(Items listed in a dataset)
= = = =

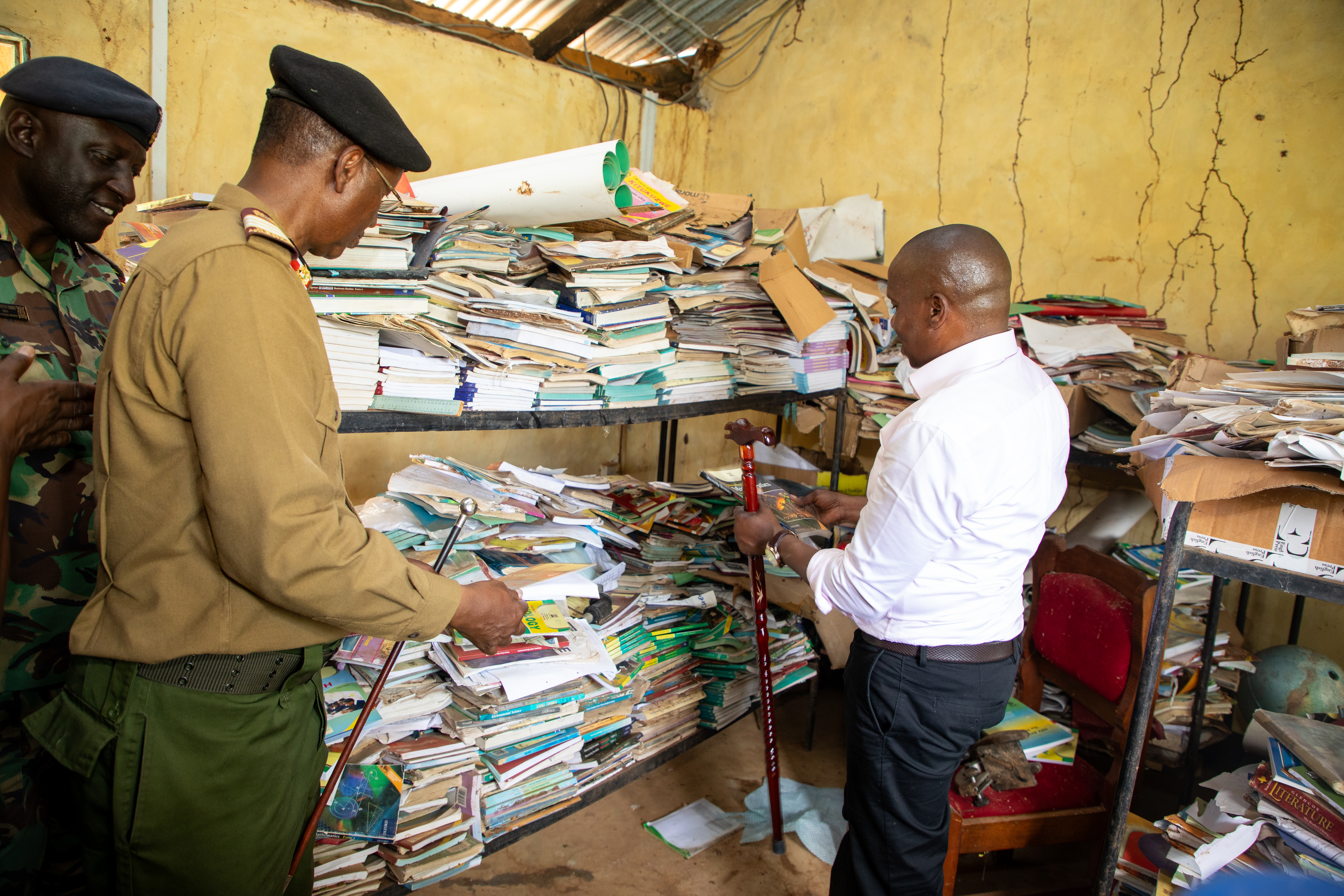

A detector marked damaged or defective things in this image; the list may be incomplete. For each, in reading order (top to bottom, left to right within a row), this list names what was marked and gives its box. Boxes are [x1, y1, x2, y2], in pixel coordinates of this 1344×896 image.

cracked wall [704, 0, 1344, 360]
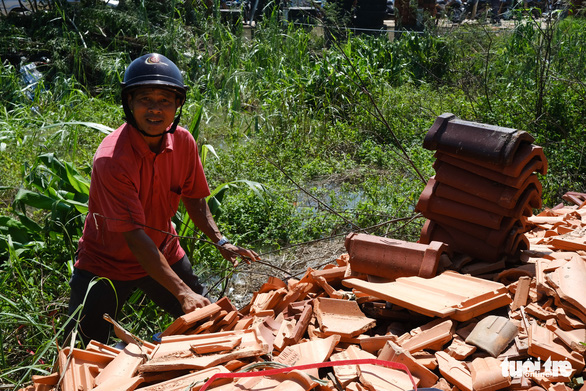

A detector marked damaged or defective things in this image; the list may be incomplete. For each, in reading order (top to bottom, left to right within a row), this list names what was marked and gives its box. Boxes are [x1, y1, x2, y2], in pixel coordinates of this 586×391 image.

damaged building debris [17, 115, 584, 391]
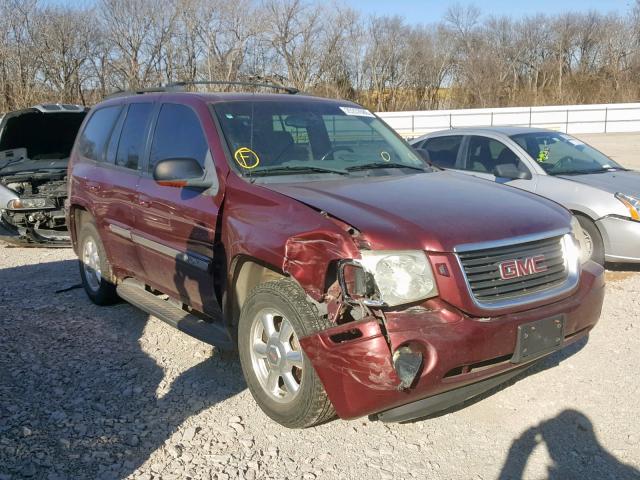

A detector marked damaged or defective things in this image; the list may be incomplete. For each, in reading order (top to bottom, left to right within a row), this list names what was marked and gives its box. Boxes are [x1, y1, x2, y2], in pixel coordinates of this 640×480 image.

= = = =

Give back the data exactly. Pictures stay out.

A detector marked damaged or defective things in this image; the list may be incomplete. For each, in reading order (top to bottom, left to right within a row), this list names what was marked and gives its box. Boxes are [x1, y1, x2, y2], in pixel coordinates of this 1344×896 image.

cracked wall [704, 0, 1344, 360]

A detector marked damaged or defective things in this image; the list may be incomplete. For each, in reading order (top to bottom, left to right within a row), this list names what was marked and gives its box. Boxes are [x1, y1, x2, y2], in pixel coordinates of this 586×391 image.

damaged building debris [17, 115, 584, 391]

A detector marked damaged or defective things in this image; the list may be incomplete. For each, in reading order (top to bottom, left to right within a row), this list names what was marked and gives its box. Boxes are [x1, y1, x2, y2], in pixel coordinates of this 640×480 image.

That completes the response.